▶ [FRAGMENT TEKSTU]:
* * * * *

Doxa moim zdaniem większa ilość komentarzy pod Twoimi wpisami dotyczącymi KK wynika z faktu, że Twoje postrzeganie w tym temacie jest nacechowane delikatnie mówiąc pewną nieobiektywnością, która powoduje powstawanie skrzywionego obrazu KK i wiary. I o ile Twoje wykształcenie, wiedza i doświadczenie sprawiają, że w kwestiach ekonomicznych Twoje wpisy są interesujące i pozwalają z innej strony spojrzeć na rzeczywistość to w przypadku KK i wiary te same przymioty powodują, że umyka istota chrześcijaństwa, które IMHO jest przede wszystkim doświadczeniem osobistym. Jezus mówił, że jego królestwo nie jest z tego świata dlaczego więc przy jego badaniu chcesz posługiwać się narzędziami tego świata? Takie badanie da niepełny obraz, a przy złych doświadczeniach osobistych , wręcz skrzywiony. Bóg i wiara istnieją w zupełnie innym wymiarze niż rzeczywistość czy filozofia. Wyobraź sobie księdza KK fizyka z wykształcenia który opowiada o teorii wielkiego wybuchu i początkach wszechświata (jest jeden taki nawet w Polsce). Początek świata w ujęciu naukowym, religijnym i filozoficznym ten ksiądz godzi ze sobą ponieważ te wydarzenia miały miejsce w różnych wymiarach które człowiek postrzega na różnych poziomach: zmysłowym, intelektualnym i duchowym. Analogicznie jak wyróżniamy fizykę Newtona, Eisensteina i Heisenberga.

Ciekawe czasy dla złota a tu taka decyzja.

OK, rozumiem że jeśli czytam tego bloga dla wpisów ekonomicznych a irytują mnie wszelkie wpisy na temat religii (bo szkoda marnować czas na ich czytanie) to trzeba sobie odpuścić czytanie bloga.

Wyczerpałeś wszystko co masz do powiedzenia o ekonomii? A nie boisz się że z tematów ‘teologicznych’ wyprztykasz się jeszcze szybciej? Może zamieszczaj też od czasu do czasu przepis na pyszną sałatkę…

Proponuje obejrzec wyklad Very F. Birkenbihl
http://www.youtube.com/watch?v=IODFrGOCak4

Co prawda po niemiecku i o islamie, ale generalnie wiele prawd o tym w jaki sposob dobrze pomyslana religia i jej pozytywne zalozenia zostaje przez ludzi przeksztalcona w wielkie g…

Wiele odniesien do chrzescijanstwa i dlaczego religia w tamtych czasach musiala sie opierac na strachu przed potepieniem.

* * * * *

▶ [DANE DO ĆWICZEŃ]:
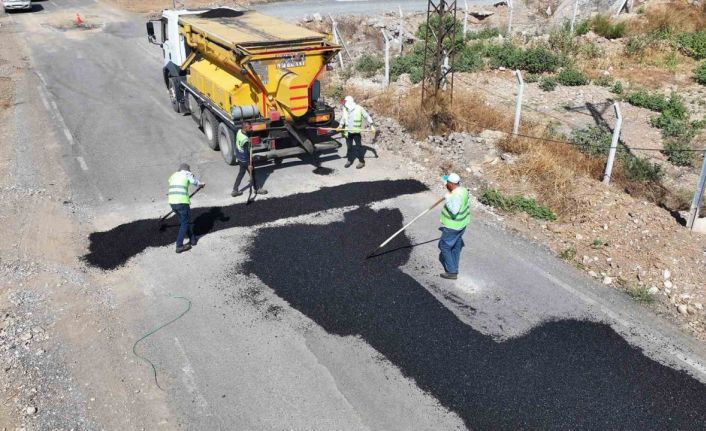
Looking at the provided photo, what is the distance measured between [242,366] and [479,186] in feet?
20.3

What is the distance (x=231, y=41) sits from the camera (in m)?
10.4

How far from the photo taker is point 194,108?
13766mm

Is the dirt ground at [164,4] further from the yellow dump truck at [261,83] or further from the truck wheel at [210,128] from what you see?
the truck wheel at [210,128]

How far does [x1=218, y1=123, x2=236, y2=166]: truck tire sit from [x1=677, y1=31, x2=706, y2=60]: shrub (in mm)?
15240

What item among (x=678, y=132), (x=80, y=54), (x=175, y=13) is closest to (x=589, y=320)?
(x=678, y=132)

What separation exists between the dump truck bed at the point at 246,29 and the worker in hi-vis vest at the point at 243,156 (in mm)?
1558

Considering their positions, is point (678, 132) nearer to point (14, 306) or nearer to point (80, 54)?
point (14, 306)

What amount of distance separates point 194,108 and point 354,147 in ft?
14.5

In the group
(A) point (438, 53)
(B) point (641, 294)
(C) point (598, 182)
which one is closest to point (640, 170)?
(C) point (598, 182)

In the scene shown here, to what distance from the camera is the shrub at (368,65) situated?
58.5 feet

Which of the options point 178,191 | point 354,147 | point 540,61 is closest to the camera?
point 178,191

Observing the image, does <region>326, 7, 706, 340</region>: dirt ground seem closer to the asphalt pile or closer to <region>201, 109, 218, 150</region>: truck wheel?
the asphalt pile

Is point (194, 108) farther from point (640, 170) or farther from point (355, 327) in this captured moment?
point (640, 170)

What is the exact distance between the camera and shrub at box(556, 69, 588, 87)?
16.1 m
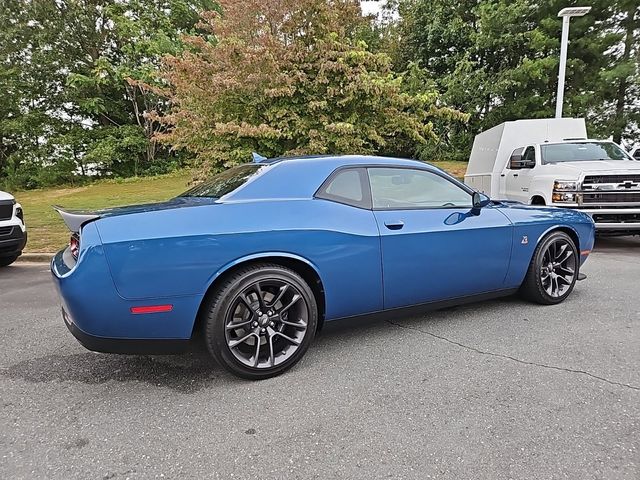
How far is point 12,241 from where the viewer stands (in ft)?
18.2

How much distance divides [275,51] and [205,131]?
1.99 m

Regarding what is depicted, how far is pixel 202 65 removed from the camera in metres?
7.76

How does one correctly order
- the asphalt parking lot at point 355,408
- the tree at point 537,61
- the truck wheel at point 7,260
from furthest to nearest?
the tree at point 537,61 < the truck wheel at point 7,260 < the asphalt parking lot at point 355,408

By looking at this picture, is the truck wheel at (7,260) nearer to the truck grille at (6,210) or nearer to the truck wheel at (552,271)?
the truck grille at (6,210)

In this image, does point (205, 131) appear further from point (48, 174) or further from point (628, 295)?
point (48, 174)

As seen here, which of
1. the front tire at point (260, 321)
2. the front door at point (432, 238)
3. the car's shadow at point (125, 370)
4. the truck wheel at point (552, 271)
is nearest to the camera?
the front tire at point (260, 321)

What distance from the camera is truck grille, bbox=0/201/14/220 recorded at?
5459 mm

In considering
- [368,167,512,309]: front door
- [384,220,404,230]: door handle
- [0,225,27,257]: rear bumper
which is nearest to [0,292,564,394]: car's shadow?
[368,167,512,309]: front door

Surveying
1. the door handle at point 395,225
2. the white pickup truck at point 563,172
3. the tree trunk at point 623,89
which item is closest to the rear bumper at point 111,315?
the door handle at point 395,225

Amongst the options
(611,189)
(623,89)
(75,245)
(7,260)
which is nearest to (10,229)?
(7,260)

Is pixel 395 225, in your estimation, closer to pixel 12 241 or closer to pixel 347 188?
pixel 347 188

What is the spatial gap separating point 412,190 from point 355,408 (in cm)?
180

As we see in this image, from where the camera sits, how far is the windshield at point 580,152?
7875 mm

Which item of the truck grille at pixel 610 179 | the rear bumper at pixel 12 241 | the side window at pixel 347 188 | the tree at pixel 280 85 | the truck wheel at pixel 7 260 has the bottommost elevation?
the truck wheel at pixel 7 260
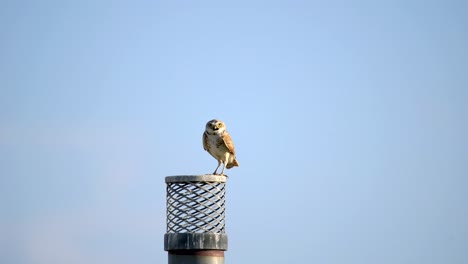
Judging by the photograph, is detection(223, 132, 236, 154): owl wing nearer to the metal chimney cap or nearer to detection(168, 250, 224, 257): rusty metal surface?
the metal chimney cap

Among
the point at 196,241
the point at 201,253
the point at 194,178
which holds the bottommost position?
the point at 201,253

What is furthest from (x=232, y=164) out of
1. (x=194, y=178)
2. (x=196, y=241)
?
(x=196, y=241)

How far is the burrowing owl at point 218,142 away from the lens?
47.1ft

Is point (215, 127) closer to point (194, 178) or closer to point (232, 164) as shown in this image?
point (232, 164)

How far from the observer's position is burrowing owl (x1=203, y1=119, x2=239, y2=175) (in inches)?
565

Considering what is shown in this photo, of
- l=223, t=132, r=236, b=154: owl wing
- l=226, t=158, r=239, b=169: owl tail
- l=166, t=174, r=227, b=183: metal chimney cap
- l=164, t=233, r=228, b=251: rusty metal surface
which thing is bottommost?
l=164, t=233, r=228, b=251: rusty metal surface

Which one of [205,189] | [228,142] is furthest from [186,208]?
[228,142]

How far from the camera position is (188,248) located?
31.3 ft

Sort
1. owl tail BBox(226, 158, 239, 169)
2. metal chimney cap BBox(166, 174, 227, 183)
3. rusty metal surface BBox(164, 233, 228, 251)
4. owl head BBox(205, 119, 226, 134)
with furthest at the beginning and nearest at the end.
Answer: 1. owl tail BBox(226, 158, 239, 169)
2. owl head BBox(205, 119, 226, 134)
3. metal chimney cap BBox(166, 174, 227, 183)
4. rusty metal surface BBox(164, 233, 228, 251)

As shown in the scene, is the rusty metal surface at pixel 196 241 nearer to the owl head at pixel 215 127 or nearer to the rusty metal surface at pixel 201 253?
the rusty metal surface at pixel 201 253

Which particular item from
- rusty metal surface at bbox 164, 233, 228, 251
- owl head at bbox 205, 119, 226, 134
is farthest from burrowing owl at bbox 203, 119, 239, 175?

* * * * *

▶ [ZADANIA I ĆWICZENIA]:
[A] Powtórz dosłownie fragment rekordów, który zaczyna się od wiersza zawierającego „What is furthest from (x=232, y=164) out of”, a kończy na wierszu zawierającym „4. rusty metal”. Oba te wiersze również uwzględnij.
[B] Dopisz dalszą część komentarzy blogowych o Kościele i wierze, zaczynając po ostatnim zdaniu.

▶ [WYNIKI ZADAŃ]:
[A]
What is furthest from (x=232, y=164) out of
1. (x=194, y=178)
2. (x=196, y=241)
?
(x=196, y=241)

How far is the burrowing owl at point 218,142 away from the lens?
47.1ft

Is point (215, 127) closer to point (194, 178) or closer to point (232, 164) as shown in this image?
point (232, 164)

How far from the observer's position is burrowing owl (x1=203, y1=119, x2=239, y2=175) (in inches)?
565

Considering what is shown in this photo, of
- l=223, t=132, r=236, b=154: owl wing
- l=226, t=158, r=239, b=169: owl tail
- l=166, t=174, r=227, b=183: metal chimney cap
- l=164, t=233, r=228, b=251: rusty metal surface
which thing is bottommost?
l=164, t=233, r=228, b=251: rusty metal surface

Which one of [205,189] | [228,142] is furthest from [186,208]?
[228,142]

How far from the camera position is (188,248) located?
31.3 ft

Sort
1. owl tail BBox(226, 158, 239, 169)
2. metal chimney cap BBox(166, 174, 227, 183)
3. rusty metal surface BBox(164, 233, 228, 251)
4. owl head BBox(205, 119, 226, 134)
with furthest at the beginning and nearest at the end.
Answer: 1. owl tail BBox(226, 158, 239, 169)
2. owl head BBox(205, 119, 226, 134)
3. metal chimney cap BBox(166, 174, 227, 183)
4. rusty metal surface BBox(164, 233, 228, 251)

[B]
Wiele ludzi pisze, że na złocie jest bańka, złoto jest przewartościowane, wzrastało od kilkunastu lat i musi już spaść, wybuchają śmiechem po każdym większym spadku i spamują na różnych forach. My z nich się śmiejemy, ponieważ zazwyczaj ich wiedza jest minimalna, nie znają fundamentów złota i nie rozumieją czym jest cena złota. Wszyscy uważamy komentarze trolów za zbędne i zaśmiecające dyskusje, życie byłoby lepsze gdyby swoje zdanie wypowiadali ludzie którzy znają się na temacie o którym chcą mówić. Doxa, cenię cię jako komentatora ekonomicznego, szanuję twoje poglądy religijne, ale to o czym piszesz o chrześcijaństwie to płytki, stronniczy bełkot – 100% trolowanie. Po prostu znasz tę religię zbyt pobieżnie i nastawiony jesteś na odkrywanie samych afer i czarnych stron Chreścijaństwa (które oczywiście istnieją). Kompletnie pomijasz (lub przynajmniej wyjątkowo mocno niedoceniasz) pozytywne strony tej religii. Już widze Twój grymas na twarzy i przechwałki jakie to masz dyplomy i kompetencje. Znam dużo profesorów którzy czasami bredzą głupoty (np. Rybiński), znam też księży którym także tylko wydaje się, że objawiło im się całe poznanie. Do nich i do Ciebie mam krótki apel – TROCHĘ POKORY.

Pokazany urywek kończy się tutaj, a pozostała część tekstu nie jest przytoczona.